Although your letter didn’t mention Black Lives Matter by name, I assume you count yourself among its ardent supporters. I unequivocally agree that the lives of black people matter, but do not support BLM, a violent communist organization hiding behind the noble cause of racial justice while actively participating in the destruction of $2 billion of public and private property in nearly 200 U.S. cities, injuring some 700 law enforcement officers in the process, including some who were murdered by rioters.

I do not support an organization that engages in hate speech: “F*** the Police!” and “What do we want? Dead cops! When do we want it? Now!”

I do not support an organization that goes nuclear over occasional instances when an unarmed black person is killed by a white cop, but says nothing as thousands of black people are murdered each year by other black people, with most victims meeting their maker in cities that have been under continuous control of the same political party for the last half-century. Maybe it’s not occurred to you, but the greatest danger black people face in contemporary America is living in a Democrat-run city.

I do not support an organization that has indoctrinated millions of black citizens to believe, incorrectly, that the number of police killings of unarmed black people is skyrocketing. In fact, according to FBI crime data, such killings are rare, so much so that the chance of an unarmed black suspect being killed by the police is less than the chance of a U.S. citizen being killed by lightning.

Nearly all police-caused deaths of unarmed black people occur during encounters with combative suspects. That’s what happened with Michael Brown (Ferguson), Eric Garner (NYC), Freddie Gray (Baltimore), George Floyd (Minneapolis) and Rayshard Brooks (Atlanta). And just last month, Jason Blake (Kenosha) was shot while resisting arrest.

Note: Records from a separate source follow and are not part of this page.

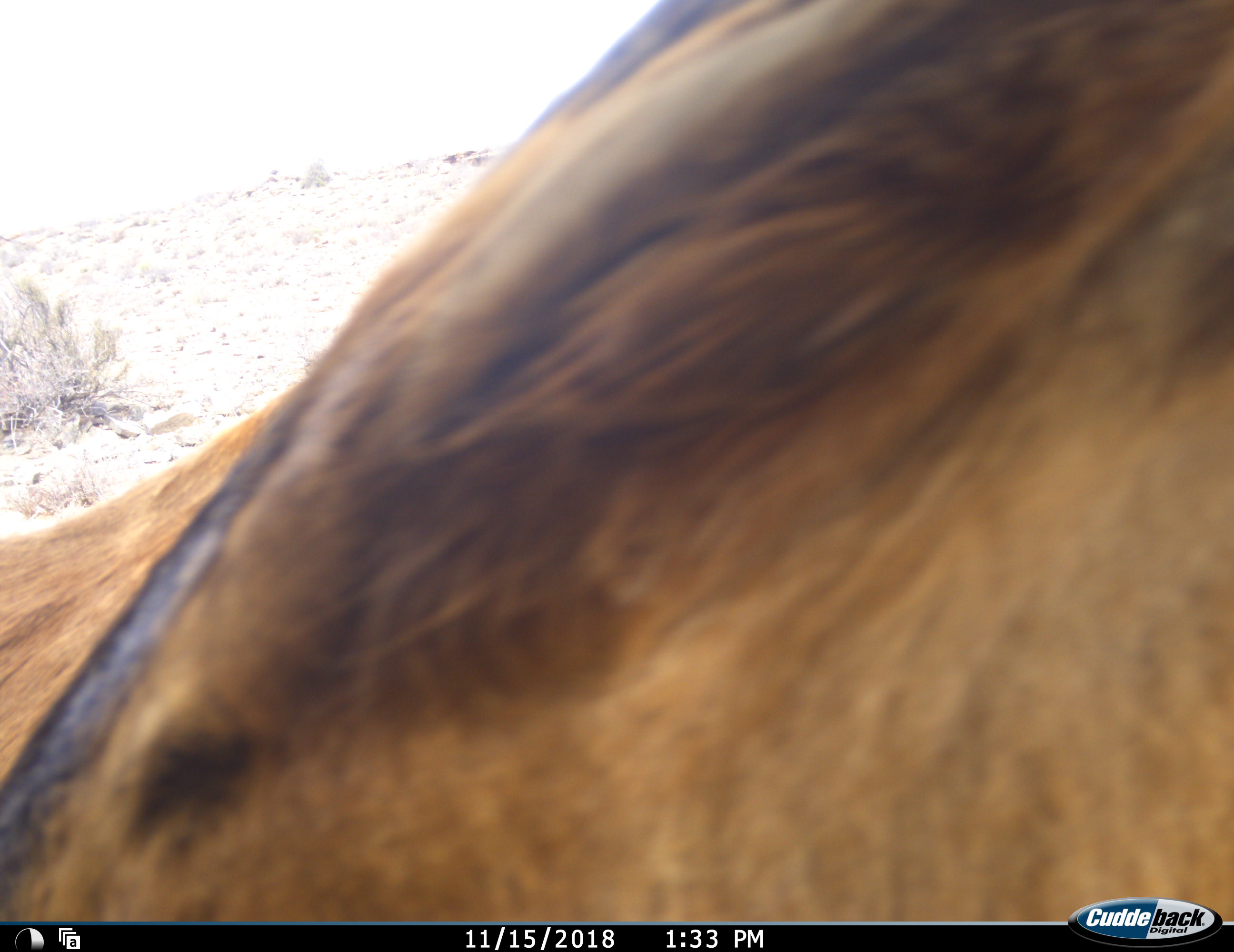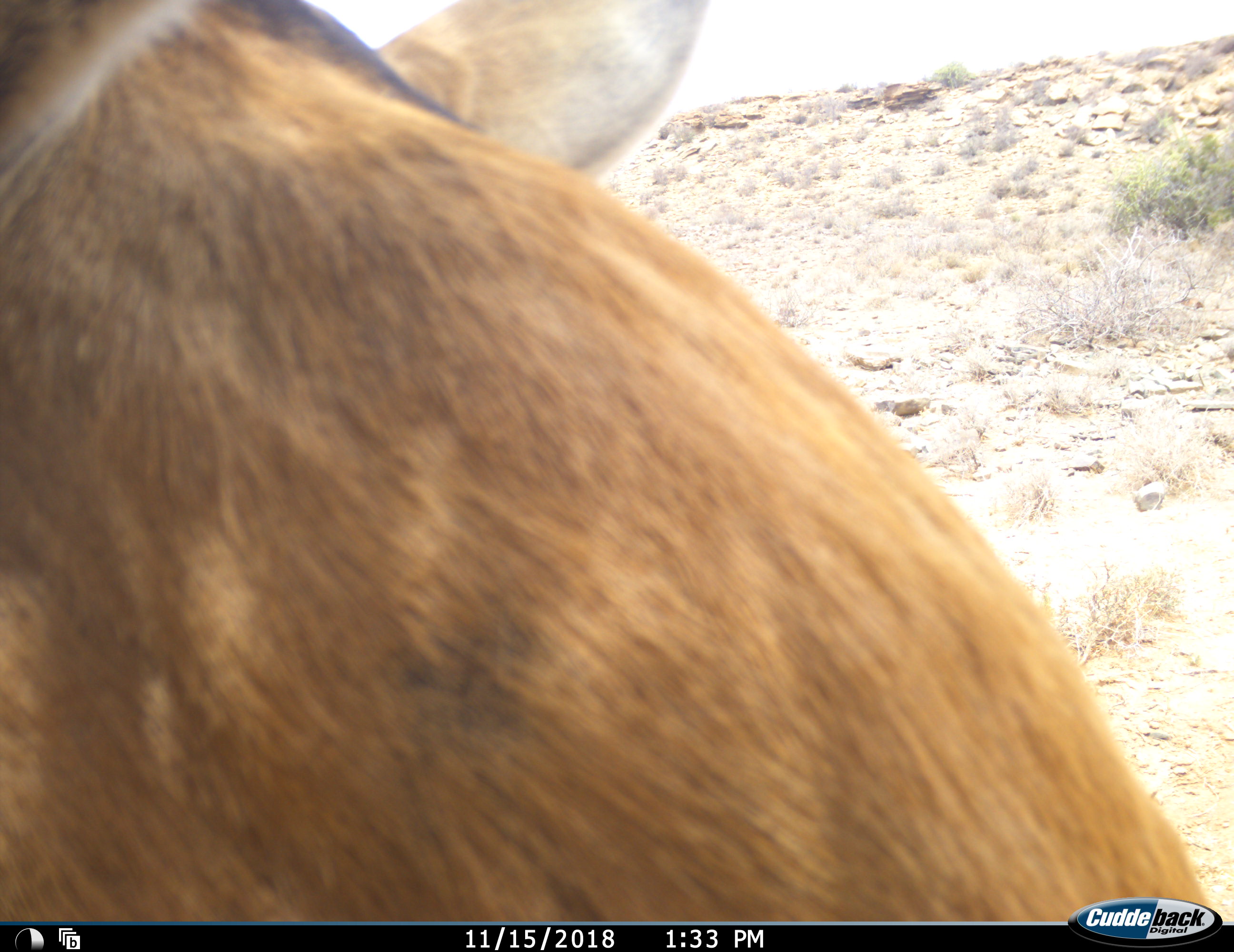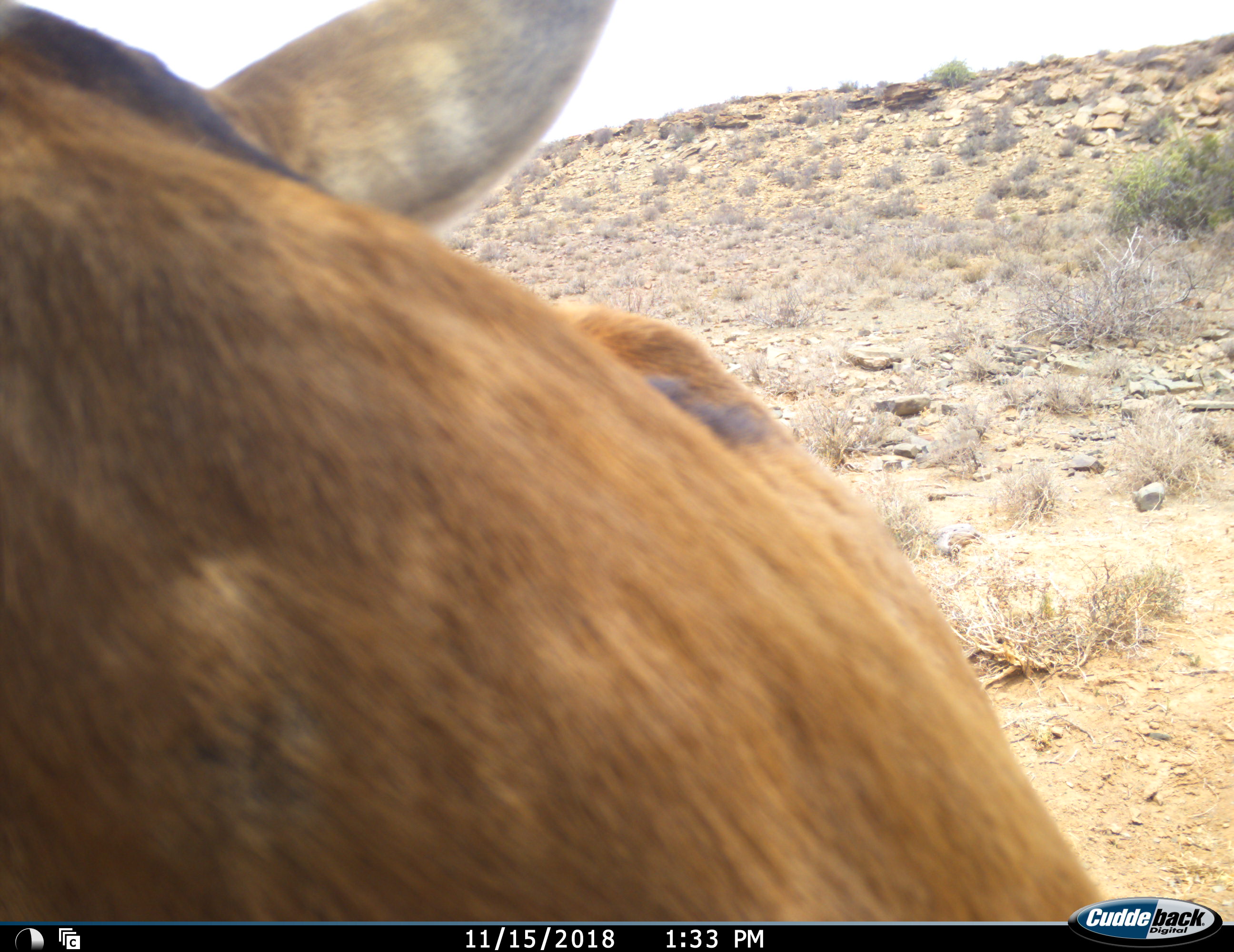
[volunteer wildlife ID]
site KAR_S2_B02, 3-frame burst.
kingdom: Animalia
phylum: Chordata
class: Mammalia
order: Artiodactyla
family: Bovidae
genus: Alcelaphus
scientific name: Alcelaphus buselaphus caama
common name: red hartebeest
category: hartebeestred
Hartebeestred (red hartebeest) (Alcelaphus buselaphus caama), count 1. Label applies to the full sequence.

If Black Lives Matter wanted to reduce the number of unarmed black people killed by police, instead of burning cities down it would saturate the African American community with a simple message that applies to people of all races: when stopped by the police, do not resist. But BLM’s overriding goal is not reducing police killings of unarmed black people. That’s merely a distracting sideshow to obscure it its foremost objective: upending America’s two-party capitalist system.

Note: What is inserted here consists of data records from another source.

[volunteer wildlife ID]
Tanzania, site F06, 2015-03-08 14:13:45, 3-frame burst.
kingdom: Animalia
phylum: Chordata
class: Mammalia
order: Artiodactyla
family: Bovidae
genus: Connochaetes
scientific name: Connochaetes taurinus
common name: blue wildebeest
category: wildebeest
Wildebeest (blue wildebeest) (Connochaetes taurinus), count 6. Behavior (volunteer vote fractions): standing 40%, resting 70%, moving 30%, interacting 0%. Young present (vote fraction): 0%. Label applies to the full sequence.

Finally, President Eisgruber, and I do not say this to be mean, but your letter to the Princeton community comes across to me as one of the most over the top instances of progressive virtue signaling I’ve ever seen. If you sincerely believe that systemic racism is real, you have a chance to do something dramatic that would quickly remedy a glaring instance of actual racial inequity. As you know, the president of every Ivy League school is white. If you really believe systemic racism is holding black people down, you can set an example for all of academia by resigning as Princeton’s leader and demanding (1) that your lofty position be given to a black person, and (2) that the presidents of every other Ivy League school do the same. Of course, you won’t do that, and neither will the others. As Stokely Carmichael observed, “What the white liberal really wants is to bring about change that will not in any way endanger his own position.”

Respectfully,

John Eidson
Atlanta, GA

Your letter characterizes alleged police killings of George Floyd (Minneapolis), Breonna Taylor (Louisville), and Rayshard Brooks (Atlanta) as “unjust.” Given that those cases have yet to be adjudicated, and given the political left’s propensity for inciting racial violence at the drop of a hat, publishing such rushes-to-judgment on Princeton’s website is, I believe, grossly irresponsible.